> _Short problem_:
Reproduce the listing below in full, substituting "bookcase" for every occurrence of "shelving unit" and leaving all other text unchanged. Omit the pictures from your reproduction.

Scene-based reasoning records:
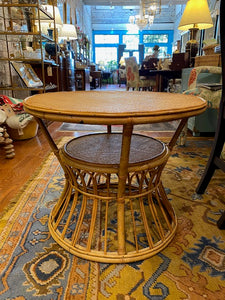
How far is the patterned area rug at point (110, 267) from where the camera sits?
762mm

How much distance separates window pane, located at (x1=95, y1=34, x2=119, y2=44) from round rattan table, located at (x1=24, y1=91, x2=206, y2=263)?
43.4 ft

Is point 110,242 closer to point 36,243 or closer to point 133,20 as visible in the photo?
point 36,243

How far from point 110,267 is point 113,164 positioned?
0.38m

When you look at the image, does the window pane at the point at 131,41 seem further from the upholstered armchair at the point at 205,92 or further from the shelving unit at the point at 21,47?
the upholstered armchair at the point at 205,92

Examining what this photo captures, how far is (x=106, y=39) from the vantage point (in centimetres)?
1306

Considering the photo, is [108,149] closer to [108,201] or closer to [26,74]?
[108,201]

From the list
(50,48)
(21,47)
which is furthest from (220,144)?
(50,48)

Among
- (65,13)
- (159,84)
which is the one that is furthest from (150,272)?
(65,13)

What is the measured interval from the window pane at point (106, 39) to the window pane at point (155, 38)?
161cm

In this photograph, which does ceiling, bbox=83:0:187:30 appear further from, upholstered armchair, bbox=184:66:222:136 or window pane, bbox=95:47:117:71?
upholstered armchair, bbox=184:66:222:136

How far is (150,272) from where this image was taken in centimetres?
84

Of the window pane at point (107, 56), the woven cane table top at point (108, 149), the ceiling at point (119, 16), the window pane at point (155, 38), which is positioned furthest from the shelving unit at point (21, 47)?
the window pane at point (155, 38)

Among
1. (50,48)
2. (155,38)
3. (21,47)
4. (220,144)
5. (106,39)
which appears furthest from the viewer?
(106,39)

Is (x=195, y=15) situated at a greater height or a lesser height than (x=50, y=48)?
greater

> _Written answer_:
How far is the patterned area rug at point (110, 267) from where the camera sits?
762mm

How much distance separates window pane, located at (x1=95, y1=34, x2=119, y2=44) from round rattan table, located at (x1=24, y1=91, x2=206, y2=263)?
43.4 ft

Is point 110,242 closer to point 36,243 or closer to point 133,20 as visible in the photo?
point 36,243

How far from point 110,267 is point 113,164 positioned?
0.38m

When you look at the image, does the window pane at the point at 131,41 seem further from the upholstered armchair at the point at 205,92 or further from the bookcase at the point at 21,47?
the upholstered armchair at the point at 205,92

Examining what this photo captures, how far is (x=106, y=39) from the vantage point (in centimetres)?
1306

Considering the photo, is [108,149] closer to [108,201] or closer to [26,74]?
[108,201]

From the list
(50,48)
(21,47)
which is furthest from (220,144)?
(50,48)

Among
- (65,13)
- (159,84)
which is the one that is furthest from (150,272)?
(65,13)

What is the measured interval from the window pane at point (106, 39) to the window pane at point (155, 38)?
161cm

In this photograph, which does ceiling, bbox=83:0:187:30 appear further from, upholstered armchair, bbox=184:66:222:136 or window pane, bbox=95:47:117:71?
upholstered armchair, bbox=184:66:222:136

How far is (150,272) from where this image was taken in centimetres?
84

Of the window pane at point (107, 56), the woven cane table top at point (108, 149), the ceiling at point (119, 16), the window pane at point (155, 38), which is positioned furthest from the bookcase at point (21, 47)?
the window pane at point (155, 38)

Among
1. (50,48)
2. (155,38)
3. (21,47)
4. (220,144)
5. (106,39)
which appears furthest from the viewer?
(106,39)

Is (x=195, y=15) situated at a greater height or a lesser height than (x=50, y=48)?
greater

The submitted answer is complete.